Yes - you should use Runtime Parameters for this. Define one or more parameters in the Parameters tab of pipeline configuration, and refer to them in the JDBC stage configuration with ${PARAM_NAME}.

Now you can start the pipeline with parameter values via the UI, CLI or REST API.

Note that if you wanted to run the same pipeline for different sets of parameters, you would have to run the pipeline on multiple SDC instances, or go through a start/stop pipeline cycle for each set of parameters. You cannot run multiple instances of the same pipeline with different parameters on a single instance of SDC (SDC-6448 tracks this).

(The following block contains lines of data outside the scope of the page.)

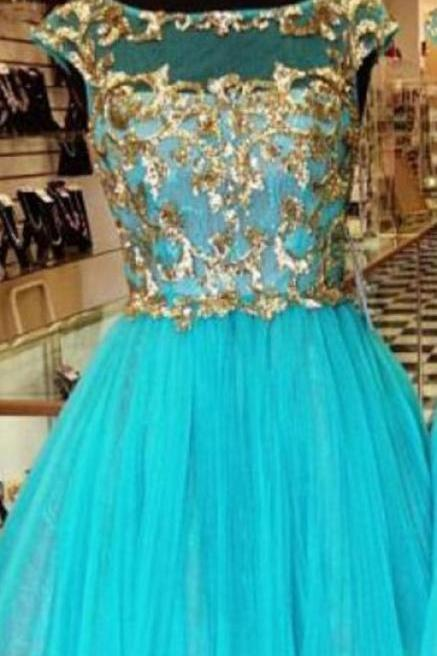 Blue Tulle Gold Appliques Homecoming Dresses,Round Neck Homecoming Dresses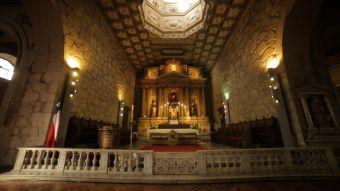 [VIDEO] Iglesia de San Francisco: Los secretos del templo más antiguo del país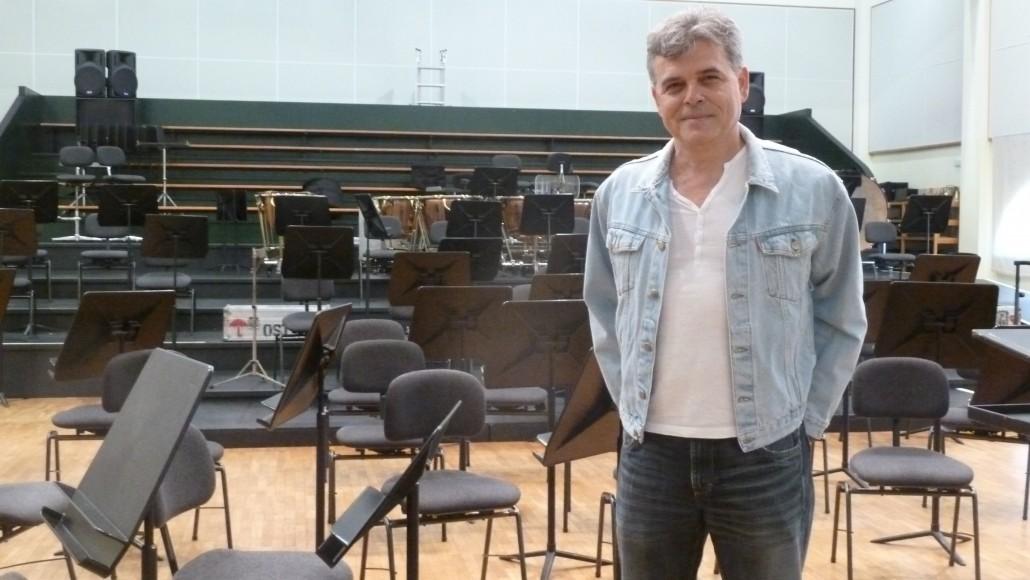Coello Cabrera, nuevo académico correspondiente de la Academia de Bellas Artes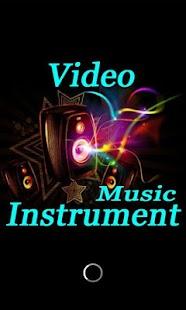 New Instrument Music Band screenshot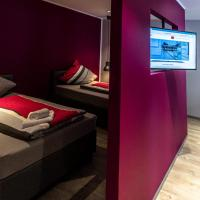 Pension L&N, hotel near Dortmund Airport - DTM, Dortmund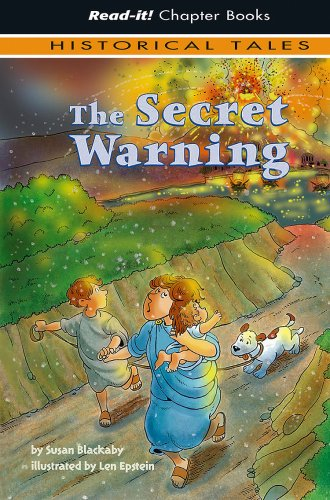 The Secret Warning (Read-It! Chapter Books: Historical Tales) (9781404840645) by Susan Blackaby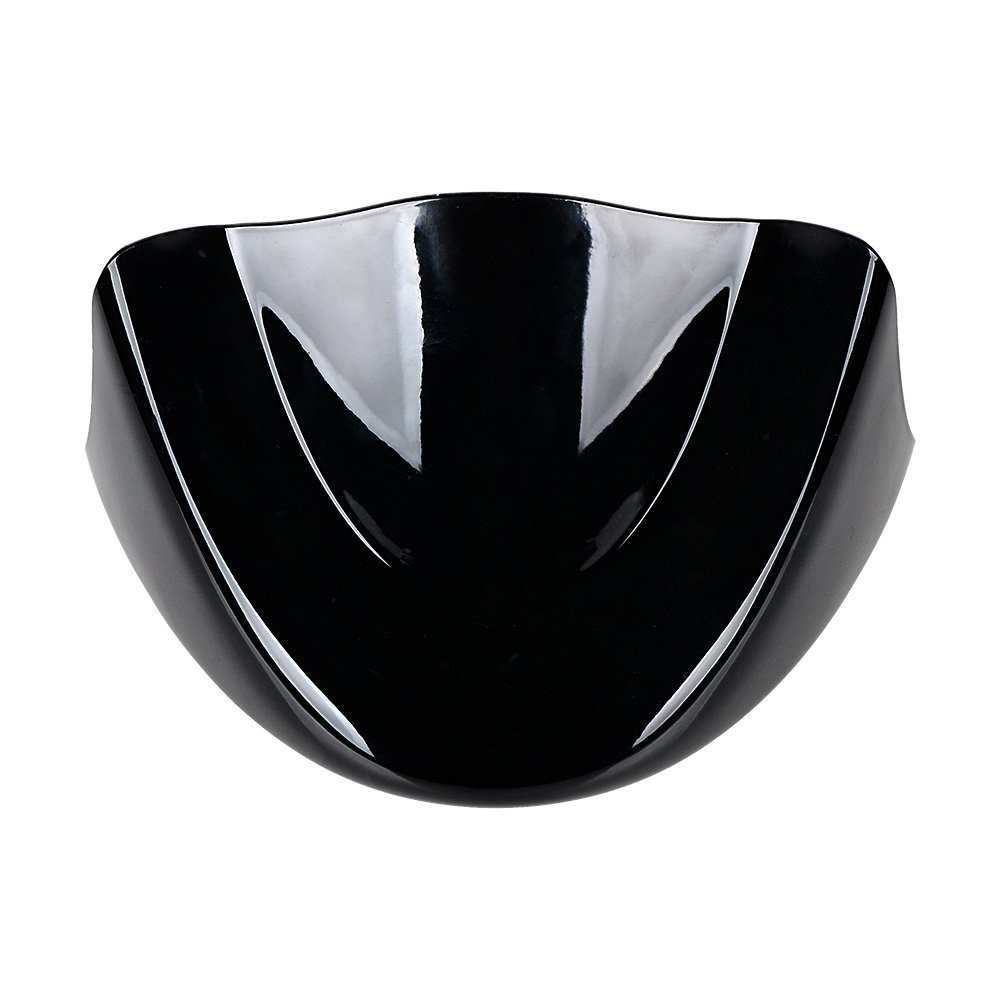 Glossy Black Lower Front Chin Spoiler Air Dam Fairing Windshield Mudguard Cover with Metal Bracket Compatible with 2006-17 Harley Dyna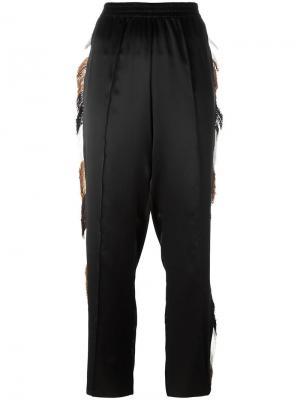 Спортивные брюки Aries. Цвет: чёрный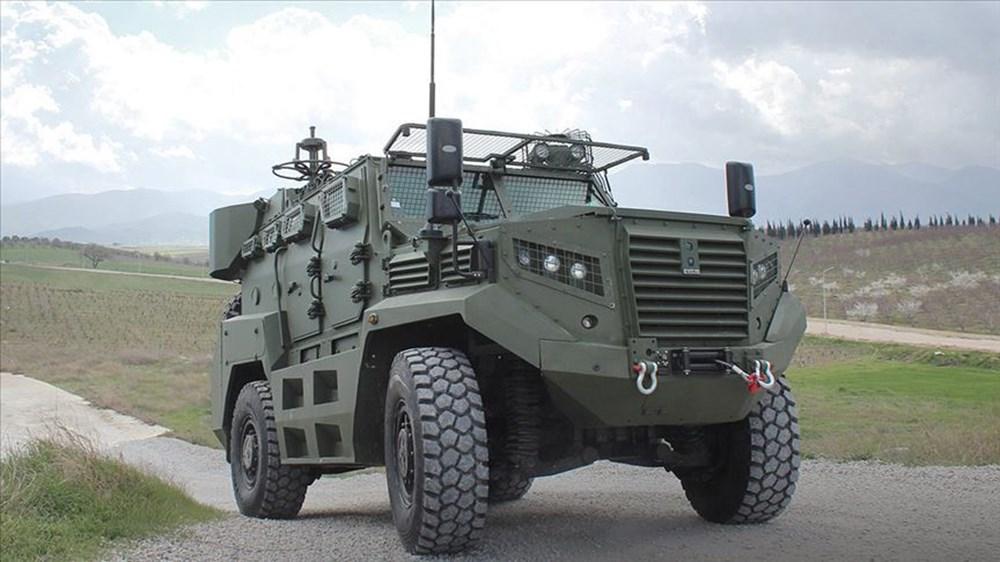 Silahlı drone Songar, askeri kara aracına entegre edildi (Türkiye'nin yeni nesil yerli silahları) - 133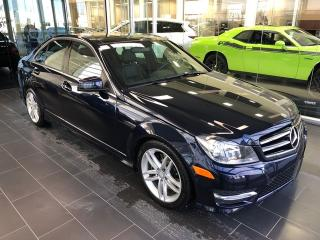 Used 2014 Mercedes-Benz C-Class BASE for sale in Edmonton, AB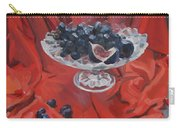 Figs And Grapes On Red  Carry-all Pouch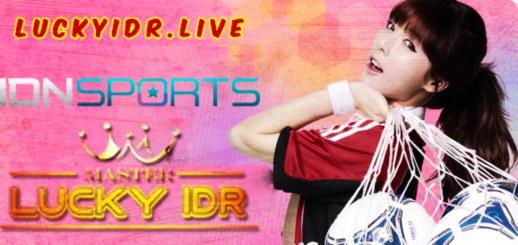 Situs Judy IDN Sport Terpercaya | LuckyIDR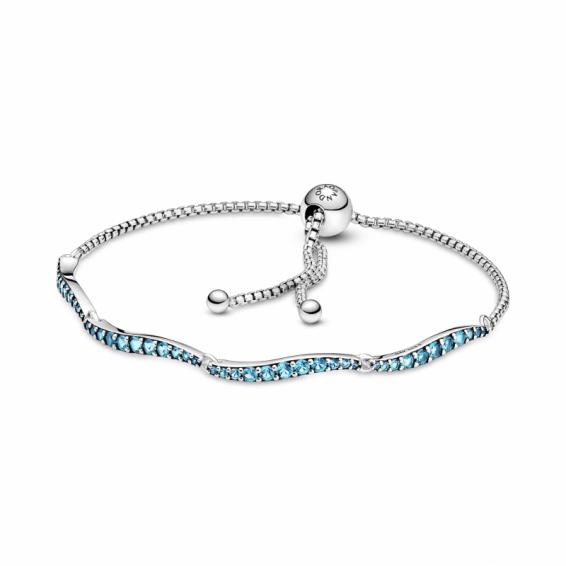 Bracelet Coulissant Vagues Bleu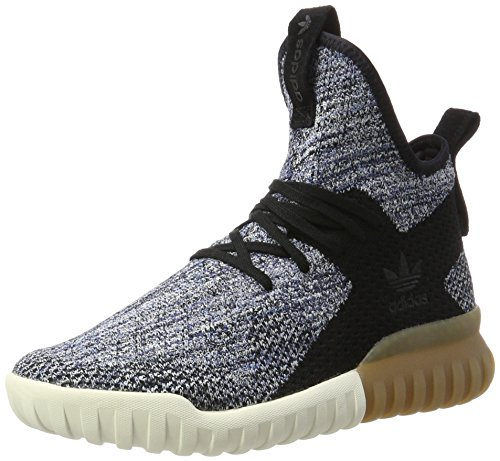 X Top Blue Tubular High Black Core adidas Black Trace Blue Primeknit Trainers Men Tactile qCxEA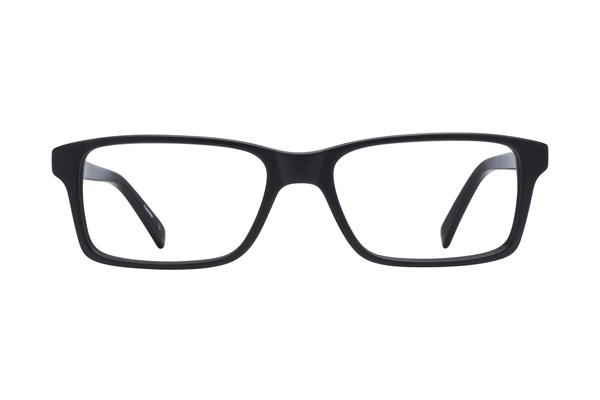 Hackett London Large Fit HEK1210 Eyeglasses - Black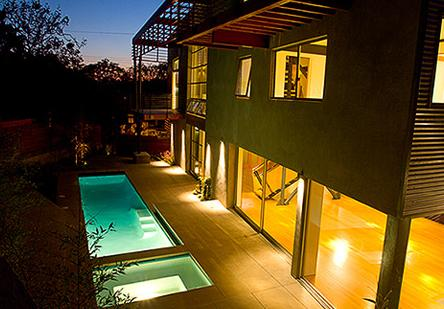 Rob Morrow's house in Santa Monica, California which he shares with his wife Debbon Ayer and daughter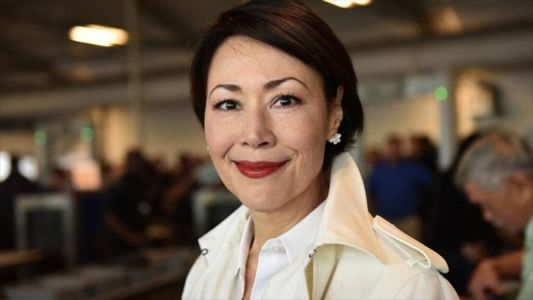 Ann Curry to Anchor and Executive Produce TNT's M.D. Live Series
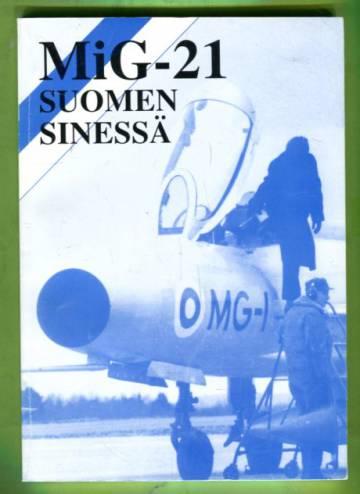 MiG-21 Suomen sinessä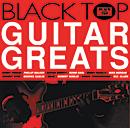 Black Top Guitar Greats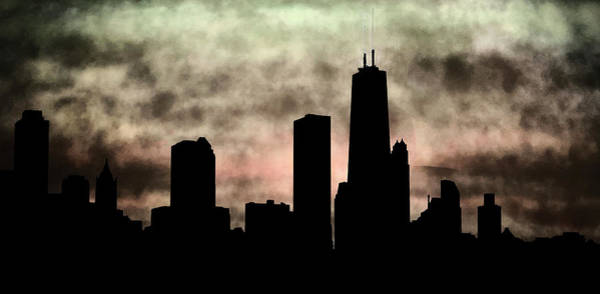 Photograph - Chicago Skyline And Paint by Marilyn Hunt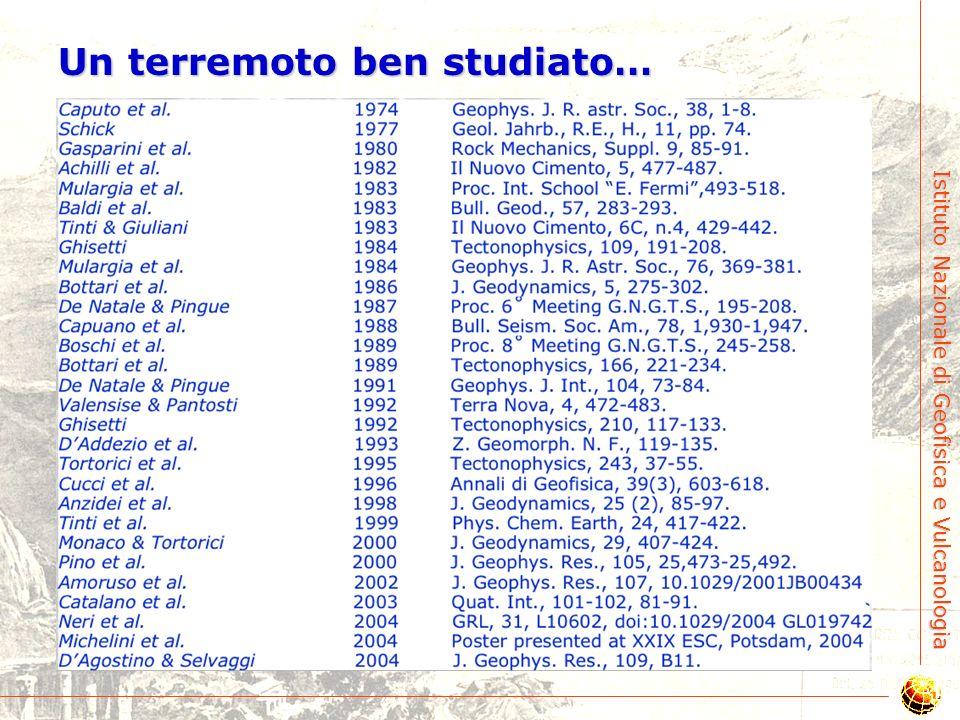 Istituto Nazionale di Geofisica e Vulcanologia 1. Il terremoto del 1908: modello di consenso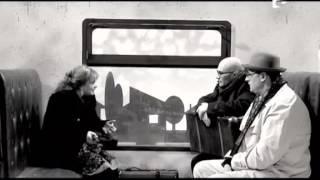 Litera F, cu Anca Sigartău şi Mihai Bendeac. După sceneta Buclucaşa Literă F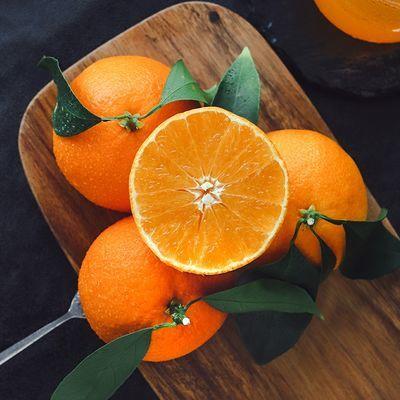 【纯甜化渣】爱媛38号果冻橙无籽柑橘应季时令新鲜水果四川眉山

Thanks for the answer.If I’m using a scheduler like controlm can I use the same pipeline multiple times and update the runtime parameters defined?Assume I have 10 tables to load with different load ids.same pipeline will be called controlm but each time runtime parameters has to be changed for table

jay1988 ( 2018-01-10 )

Updated my answer (above).

metadaddy ( 2018-01-10 )

Hi, Could you provide example. Teradata(TD) CDC is not there. Only I have select query write. I want to get select record from TD based on CDC and pipeline to MemSQl.. Not getting How to do. I created pipeline not success. I want to get max date from MemSQL and want to use in offset for TD Query

@Arbind ( 2019-11-21 )